BANGLISANTUY.COM – Herman Khaeron, anggota Komisi VI DPR RI yang berasal dari Fraksi Partai Demokrat, memberikan tanggapannya terhadap pernyataan Presiden ke-7 RI, Joko Widodo (Jokowi). Jokowi menyebut proyek Kereta Cepat Jakarta-Bandung, yang dikenal dengan sebutan Whoosh, sebagai investasi sosial yang bertujuan untuk mengurangi kerugian akibat kemacetan, bukan sekadar proyek yang berfokus pada keuntungan bisnis.
Herman menilai bahwa klaim yang dilontarkan oleh Presiden tersebut perlu diuraikan lebih mendalam, terutama terkait dengan siapa yang akan bertanggung jawab atas potensi kerugian yang mungkin timbul dari proyek ini.
“Kalau disebut investasi sosial, lantas siapa yang bertanggung jawab atas kerugian PT Kereta Cepat Indonesia China (KCIC) dan konsorsium BUMN?” kata Herman kepada wartawan pada Selasa (28/10/2025).
Ia juga menegaskan bahwa proyek kereta cepat ini sejak awal merupakan inisiatif bisnis yang dijalankan oleh badan usaha milik negara (BUMN), bukan oleh pemerintah secara langsung.
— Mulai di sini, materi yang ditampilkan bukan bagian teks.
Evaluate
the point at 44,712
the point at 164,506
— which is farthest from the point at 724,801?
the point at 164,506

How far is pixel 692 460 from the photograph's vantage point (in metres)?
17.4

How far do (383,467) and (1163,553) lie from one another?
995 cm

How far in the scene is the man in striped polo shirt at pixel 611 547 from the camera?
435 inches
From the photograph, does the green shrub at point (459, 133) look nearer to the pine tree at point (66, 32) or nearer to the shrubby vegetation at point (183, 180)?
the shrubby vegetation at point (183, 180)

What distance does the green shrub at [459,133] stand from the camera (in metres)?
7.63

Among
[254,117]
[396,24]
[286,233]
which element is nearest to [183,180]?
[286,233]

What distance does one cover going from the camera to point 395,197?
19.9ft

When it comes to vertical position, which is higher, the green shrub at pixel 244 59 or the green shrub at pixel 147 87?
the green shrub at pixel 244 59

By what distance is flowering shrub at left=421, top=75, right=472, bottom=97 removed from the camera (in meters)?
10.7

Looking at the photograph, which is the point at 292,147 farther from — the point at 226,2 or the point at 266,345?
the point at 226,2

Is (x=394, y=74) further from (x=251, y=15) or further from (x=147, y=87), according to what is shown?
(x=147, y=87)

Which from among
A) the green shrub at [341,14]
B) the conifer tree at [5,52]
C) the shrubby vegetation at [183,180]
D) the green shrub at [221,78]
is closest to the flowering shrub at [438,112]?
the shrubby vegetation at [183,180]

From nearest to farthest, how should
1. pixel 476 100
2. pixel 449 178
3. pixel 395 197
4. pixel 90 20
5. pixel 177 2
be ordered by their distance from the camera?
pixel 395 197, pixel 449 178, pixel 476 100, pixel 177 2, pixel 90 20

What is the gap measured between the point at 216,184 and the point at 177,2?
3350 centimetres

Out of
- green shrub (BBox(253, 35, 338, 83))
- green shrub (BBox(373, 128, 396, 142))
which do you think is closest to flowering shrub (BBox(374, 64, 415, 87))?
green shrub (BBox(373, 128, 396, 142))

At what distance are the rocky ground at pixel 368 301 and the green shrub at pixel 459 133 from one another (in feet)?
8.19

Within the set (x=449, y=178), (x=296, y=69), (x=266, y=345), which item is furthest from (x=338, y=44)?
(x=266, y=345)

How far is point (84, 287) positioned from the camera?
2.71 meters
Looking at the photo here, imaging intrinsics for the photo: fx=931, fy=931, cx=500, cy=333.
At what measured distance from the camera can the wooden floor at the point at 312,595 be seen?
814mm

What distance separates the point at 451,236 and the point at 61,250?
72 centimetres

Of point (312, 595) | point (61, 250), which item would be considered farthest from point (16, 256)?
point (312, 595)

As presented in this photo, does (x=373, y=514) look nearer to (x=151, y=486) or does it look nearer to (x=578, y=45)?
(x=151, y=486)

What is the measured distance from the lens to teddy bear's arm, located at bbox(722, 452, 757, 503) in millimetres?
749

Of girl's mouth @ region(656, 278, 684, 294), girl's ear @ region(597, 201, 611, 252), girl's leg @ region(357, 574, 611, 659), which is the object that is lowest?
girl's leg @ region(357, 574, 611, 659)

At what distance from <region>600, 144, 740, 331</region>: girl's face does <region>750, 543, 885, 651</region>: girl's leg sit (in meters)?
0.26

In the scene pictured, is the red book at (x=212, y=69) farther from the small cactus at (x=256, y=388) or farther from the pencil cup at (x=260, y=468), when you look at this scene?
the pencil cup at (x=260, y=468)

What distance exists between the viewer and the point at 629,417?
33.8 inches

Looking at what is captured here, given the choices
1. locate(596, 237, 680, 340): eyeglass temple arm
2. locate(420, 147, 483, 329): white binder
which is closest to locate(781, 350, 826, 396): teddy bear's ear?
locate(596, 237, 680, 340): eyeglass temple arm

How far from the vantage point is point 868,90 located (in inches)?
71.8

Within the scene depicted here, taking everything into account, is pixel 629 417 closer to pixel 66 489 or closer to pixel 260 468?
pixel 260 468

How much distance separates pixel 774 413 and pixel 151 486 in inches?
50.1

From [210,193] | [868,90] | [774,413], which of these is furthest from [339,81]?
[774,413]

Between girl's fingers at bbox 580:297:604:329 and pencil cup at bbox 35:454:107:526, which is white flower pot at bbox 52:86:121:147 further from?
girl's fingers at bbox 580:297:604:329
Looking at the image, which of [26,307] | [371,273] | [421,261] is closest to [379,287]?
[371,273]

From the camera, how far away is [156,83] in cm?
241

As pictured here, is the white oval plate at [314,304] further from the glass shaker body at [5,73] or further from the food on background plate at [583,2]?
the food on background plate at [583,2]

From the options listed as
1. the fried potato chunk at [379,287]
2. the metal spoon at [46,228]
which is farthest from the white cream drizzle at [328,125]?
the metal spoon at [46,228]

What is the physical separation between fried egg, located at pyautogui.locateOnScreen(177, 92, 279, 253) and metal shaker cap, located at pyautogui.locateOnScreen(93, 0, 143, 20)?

Dengan demikian, pernyataan mengenai proyek ini sebagai investasi sosial harus diperjelas agar tidak menimbulkan kebingungan di masyarakat.
Proyek Kereta Cepat Jakarta-Bandung adalah salah satu ambisi besar pemerintah dalam menghadirkan infrastruktur transportasi yang lebih modern. Meskipun demikian, proyek ini tidak terlepas dari berbagai kontroversi dan tantangan. Sejak awal perencanaan, banyak pihak telah mempertanyakan aspek biaya, efektivitas, dan dampak sosial dari proyek tersebut.
Berbagai analisis dan studi menunjukkan bahwa proyek ini memiliki potensi untuk mendatangkan keuntungan ekonomi jangka panjang, namun realisasinya sering kali diwarnai dengan berbagai permasalahan, seperti pembebasan lahan, pendanaan, hingga keterlambatan dalam pelaksanaan. Hal ini membuat banyak masyarakat skeptis tentang apakah proyek ini benar-benar akan membawa manfaat yang dijanjikan.
Herman Khaeron juga menekankan pentingnya keterbukaan informasi dari pemerintah dan BUMN terkait proyek ini. Transparansi sangat dibutuhkan agar publik dapat memahami dengan jelas bagaimana proyek ini dijalankan, serta siapa yang akan menanggung risiko jika terdapat kerugian. Keterbukaan ini merupakan bagian dari akuntabilitas yang harus dipenuhi oleh pihak-pihak yang terlibat.
Salah satu hal yang menjadi perhatian adalah anggaran yang digunakan untuk mendukung proyek ini. Dalam beberapa kesempatan, anggota DPR telah mengingatkan bahwa APBN tidak seharusnya dijadikan sebagai penyangga utang untuk proyek yang berisiko. Hal ini mencerminkan kesadaran akan perlunya prudensi dalam pengelolaan keuangan negara, khususnya untuk proyek-proyek besar.
Pernyataan Herman Khaeron tentang proyek Kereta Cepat Jakarta-Bandung sebagai investasi sosial menggugah banyak pertanyaan mengenai siapa yang akan bertanggung jawab atas kerugian yang mungkin terjadi. Proyek ini harus dilihat tidak hanya dari segi potensi keuntungan, tetapi juga dari perspektif tanggung jawab sosial dan keuangan. Ini menjadi penting agar publik dapat memahami dengan jelas nilai dan risiko dari proyek ini, serta untuk memastikan bahwa proyek tersebut memberikan manfaat yang nyata bagi masyarakat.